Choose a set of tasks from tasks.json (e.g. "titles"
)
and either an Aleph system number from the file
ark_and_aleph_system_numbers.csv or a
JSON file where the info field contains the keys aleph_sys_no, image_ark
and regions.
When generating tasks from an Aleph system number a new task will be created for each permutation of image and task in the chosen set. When generating tasks from a JSON file (which will probably be the result of a previous annotation project) a new task will be created for all permutations of an image, each region now associated with that image and each task in the chosen task set. The idea being that we can chain tasks to link particular categories of data together and reduce the size of each task. For example, annotate all actors associated with a title, rather than annotate all actors on a page.

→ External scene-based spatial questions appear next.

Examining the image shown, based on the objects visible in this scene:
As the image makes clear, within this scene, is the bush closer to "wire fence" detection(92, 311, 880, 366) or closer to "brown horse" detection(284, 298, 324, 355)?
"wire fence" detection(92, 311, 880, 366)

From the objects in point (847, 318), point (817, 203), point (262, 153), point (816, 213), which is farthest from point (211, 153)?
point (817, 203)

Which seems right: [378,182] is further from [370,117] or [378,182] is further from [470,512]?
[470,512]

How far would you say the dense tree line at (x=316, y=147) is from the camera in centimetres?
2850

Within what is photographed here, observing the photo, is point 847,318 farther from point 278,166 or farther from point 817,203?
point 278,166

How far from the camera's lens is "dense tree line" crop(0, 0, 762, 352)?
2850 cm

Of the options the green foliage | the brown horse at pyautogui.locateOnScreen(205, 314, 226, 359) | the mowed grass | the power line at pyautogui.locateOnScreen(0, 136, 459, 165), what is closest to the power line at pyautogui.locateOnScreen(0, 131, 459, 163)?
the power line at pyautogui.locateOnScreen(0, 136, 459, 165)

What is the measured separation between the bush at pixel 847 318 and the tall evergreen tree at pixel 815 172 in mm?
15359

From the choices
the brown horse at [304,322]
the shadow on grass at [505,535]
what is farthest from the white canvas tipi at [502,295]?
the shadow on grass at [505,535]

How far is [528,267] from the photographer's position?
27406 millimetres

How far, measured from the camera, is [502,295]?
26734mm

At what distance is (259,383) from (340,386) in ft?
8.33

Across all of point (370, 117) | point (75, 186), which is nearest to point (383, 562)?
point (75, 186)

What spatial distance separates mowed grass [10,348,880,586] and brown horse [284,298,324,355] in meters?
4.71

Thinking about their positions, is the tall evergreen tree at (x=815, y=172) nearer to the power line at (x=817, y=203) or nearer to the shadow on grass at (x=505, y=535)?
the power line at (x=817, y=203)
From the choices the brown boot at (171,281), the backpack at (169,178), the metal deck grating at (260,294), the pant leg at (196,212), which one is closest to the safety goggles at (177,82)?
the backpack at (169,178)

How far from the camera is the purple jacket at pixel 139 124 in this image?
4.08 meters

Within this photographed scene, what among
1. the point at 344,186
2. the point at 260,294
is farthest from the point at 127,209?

To generate a new project and push it to the server install and configure pbs, then:
pip install -r requirements.txt
python generate_project.py <task set> [--sysno=<sysno> or --json=<path>]
cd gen
pbs create_project
pbs add_tasks --tasks-file=tasks.csv
pbs update-task-redundancy --redundancy 3
pbs update_project
Now visit the project settings page and update the category, webhook and thumbnail. The project is now ready to be published.
Each task run will store the region and transcription data. Once these have been compared and processed the final result associated with each task will be updated to store the annotations according to the W3C Annotation Data Model.
Some of the ark identifiers in ark_and_aleph_system_numbers.csv do not point to images that can be retreived via the BL IIIF API. For now, these rows are being moved to bad_arks.csv. If you receive an error message stating that a bad ark has been find while generating the project just copy that row over to bad_arks.csv and run the script again. We'll deal with these later!